This disposition is not appropriate for publication and is not precedent except as provided by 9th Cir. R. 36-3.
The Honorable Lynn S. Adelman, District Judge for the United States District Court for the Eastern District of Wisconsin, sitting by designation.
The plaintiff appeals from a judgment of the district court granting the defendants' motion to dismiss his class action complaint, which asserts claims under the Securities Exchange Act of 1934. A complaint alleging securities fraud must comply with Federal Rules of Civil Procedure 8 and 9 and the pleading requirements of the Private Securities Litigation Reform Act, 15 U.S.C. § 78u-4(b). In the present case, the district court concluded that the complaint did not satisfy these requirements because it did not adequately allege that the defendants made materially misleading statements or omissions and did not adequately state facts giving rise to a strong inference of scienter.
We agree with the district court that the complaint did not adequately allege that the defendants made materially misleading statements or omissions. The plaintiff does not allege that any of the defendants' statements were literally false. Instead, he alleges that when the defendants made positive statements about the safety of Qnexa, VIVUS's then-developmental weight-loss drug, they misled investors by failing to disclose information about certain side effects observed during the Qnexa clinical trials. However, the complaint does not give rise to a plausible inference that it is substantially likely that a reasonable investor wold have viewed that information as significantly altering the total mix of information the defendants made available about Qnexa's safety. See Matrixx Initiatives, Inc. v. Siracusano, ___ U.S. ___, 131 S.Ct. 1309, 1318 (2011).

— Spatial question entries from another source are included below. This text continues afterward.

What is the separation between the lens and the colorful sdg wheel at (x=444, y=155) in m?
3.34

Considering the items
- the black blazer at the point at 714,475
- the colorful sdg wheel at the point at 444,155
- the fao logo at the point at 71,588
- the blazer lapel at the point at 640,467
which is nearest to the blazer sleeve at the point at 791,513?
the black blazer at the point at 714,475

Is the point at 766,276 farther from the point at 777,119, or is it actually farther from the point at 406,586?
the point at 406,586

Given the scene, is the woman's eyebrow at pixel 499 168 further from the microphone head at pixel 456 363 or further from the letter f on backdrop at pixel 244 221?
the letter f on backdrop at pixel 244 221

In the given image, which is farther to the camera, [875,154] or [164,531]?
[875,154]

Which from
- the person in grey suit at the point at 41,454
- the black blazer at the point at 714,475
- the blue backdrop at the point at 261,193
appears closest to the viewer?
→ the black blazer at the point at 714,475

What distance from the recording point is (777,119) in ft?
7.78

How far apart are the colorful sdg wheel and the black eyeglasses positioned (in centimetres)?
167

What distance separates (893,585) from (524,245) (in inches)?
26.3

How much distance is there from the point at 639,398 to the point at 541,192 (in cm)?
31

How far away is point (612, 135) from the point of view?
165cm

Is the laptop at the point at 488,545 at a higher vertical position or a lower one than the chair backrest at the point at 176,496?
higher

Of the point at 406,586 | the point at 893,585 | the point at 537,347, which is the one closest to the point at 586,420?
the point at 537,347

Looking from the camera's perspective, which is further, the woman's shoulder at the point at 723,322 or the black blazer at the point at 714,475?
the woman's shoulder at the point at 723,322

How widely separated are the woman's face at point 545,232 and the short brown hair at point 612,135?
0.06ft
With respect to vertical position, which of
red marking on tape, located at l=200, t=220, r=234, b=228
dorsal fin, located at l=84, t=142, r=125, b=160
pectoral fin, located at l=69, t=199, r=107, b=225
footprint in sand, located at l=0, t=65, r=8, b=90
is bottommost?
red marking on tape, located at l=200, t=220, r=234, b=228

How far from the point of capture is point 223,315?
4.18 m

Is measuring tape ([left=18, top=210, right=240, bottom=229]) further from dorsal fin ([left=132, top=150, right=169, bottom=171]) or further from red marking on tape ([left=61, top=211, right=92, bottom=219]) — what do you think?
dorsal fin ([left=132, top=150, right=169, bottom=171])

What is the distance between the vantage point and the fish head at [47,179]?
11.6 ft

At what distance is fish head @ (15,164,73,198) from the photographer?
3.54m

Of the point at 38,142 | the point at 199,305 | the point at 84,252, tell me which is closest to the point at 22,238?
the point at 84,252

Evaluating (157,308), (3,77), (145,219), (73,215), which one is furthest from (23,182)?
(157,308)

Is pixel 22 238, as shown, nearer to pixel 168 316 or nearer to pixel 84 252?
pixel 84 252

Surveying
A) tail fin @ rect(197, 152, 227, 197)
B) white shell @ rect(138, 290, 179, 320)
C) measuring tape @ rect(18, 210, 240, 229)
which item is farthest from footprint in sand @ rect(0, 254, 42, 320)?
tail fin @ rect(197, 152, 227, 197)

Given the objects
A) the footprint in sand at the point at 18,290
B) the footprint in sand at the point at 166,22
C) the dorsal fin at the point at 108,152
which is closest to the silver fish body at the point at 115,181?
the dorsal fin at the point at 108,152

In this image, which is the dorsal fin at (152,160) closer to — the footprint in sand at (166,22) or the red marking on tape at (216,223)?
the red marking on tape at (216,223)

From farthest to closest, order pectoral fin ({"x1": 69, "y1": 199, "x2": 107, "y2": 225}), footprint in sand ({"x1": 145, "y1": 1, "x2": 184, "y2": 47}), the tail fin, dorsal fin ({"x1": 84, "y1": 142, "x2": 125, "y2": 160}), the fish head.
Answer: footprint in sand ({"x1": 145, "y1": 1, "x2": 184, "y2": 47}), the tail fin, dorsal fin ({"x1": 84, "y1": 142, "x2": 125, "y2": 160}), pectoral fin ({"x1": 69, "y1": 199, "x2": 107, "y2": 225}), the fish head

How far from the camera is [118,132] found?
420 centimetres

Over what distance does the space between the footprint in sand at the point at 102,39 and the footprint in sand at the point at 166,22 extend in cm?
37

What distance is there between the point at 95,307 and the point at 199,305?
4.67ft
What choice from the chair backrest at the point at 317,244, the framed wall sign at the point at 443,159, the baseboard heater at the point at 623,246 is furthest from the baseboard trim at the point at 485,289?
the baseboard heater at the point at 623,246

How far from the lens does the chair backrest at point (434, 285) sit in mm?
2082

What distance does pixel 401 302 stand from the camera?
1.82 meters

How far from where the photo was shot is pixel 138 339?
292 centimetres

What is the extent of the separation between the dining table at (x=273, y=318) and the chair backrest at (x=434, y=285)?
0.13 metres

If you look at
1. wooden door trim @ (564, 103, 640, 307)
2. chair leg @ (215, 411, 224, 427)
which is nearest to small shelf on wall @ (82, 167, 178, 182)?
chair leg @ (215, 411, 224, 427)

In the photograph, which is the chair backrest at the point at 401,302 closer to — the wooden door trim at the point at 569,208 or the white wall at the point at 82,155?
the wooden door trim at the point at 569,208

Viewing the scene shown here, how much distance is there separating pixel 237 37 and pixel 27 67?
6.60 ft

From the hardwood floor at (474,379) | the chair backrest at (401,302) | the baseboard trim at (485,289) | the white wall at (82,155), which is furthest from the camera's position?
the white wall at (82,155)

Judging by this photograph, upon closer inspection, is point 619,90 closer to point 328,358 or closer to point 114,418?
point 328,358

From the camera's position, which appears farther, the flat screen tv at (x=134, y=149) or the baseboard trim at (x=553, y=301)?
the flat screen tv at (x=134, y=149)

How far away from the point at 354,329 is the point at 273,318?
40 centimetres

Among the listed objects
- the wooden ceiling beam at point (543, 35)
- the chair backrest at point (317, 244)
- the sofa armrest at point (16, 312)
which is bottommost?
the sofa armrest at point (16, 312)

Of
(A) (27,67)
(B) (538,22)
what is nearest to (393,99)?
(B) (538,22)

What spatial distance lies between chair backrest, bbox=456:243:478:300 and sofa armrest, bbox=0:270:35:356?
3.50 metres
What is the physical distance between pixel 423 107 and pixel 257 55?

We also agree with the district court that the allegations of the complaint do not give rise to an inference of scienter that is "cogent and at least as compelling as any opposing inference one could draw from the facts alleged." Tellabs, Inc. v. Makor Issues & Rights, Ltd., 551 U.S. 308, 324 (2007). Even if we were to assume that the defendants materially misled investors when they made positive statements about the safety of Qnexa without also disclosing the side-effect data, the most compelling inference one can draw from the facts alleged is that the defendants were, at worst, negligent in failing to appreciate that a reasonable investor would deem the omitted data material. See In re VeriFone Holdings, Inc. Sec. Litig., 704 F.3d 694, 702 (9th Cir. 2012) (stating that negligence is insufficient to establish scienter).
Because we conclude that the plaintiff has failed to plead primary violations of Section 10(b) and Rule 10b-5, we also conclude that the Section 20 claims were properly dismissed. See Zucco Partners, LLC v. Digimarc Corp., 552 F.3d 981, 990 (9th Cir. 2009) (control-person claims may be dismissed summarily when plaintiff fails to plead primary claim of securities fraud).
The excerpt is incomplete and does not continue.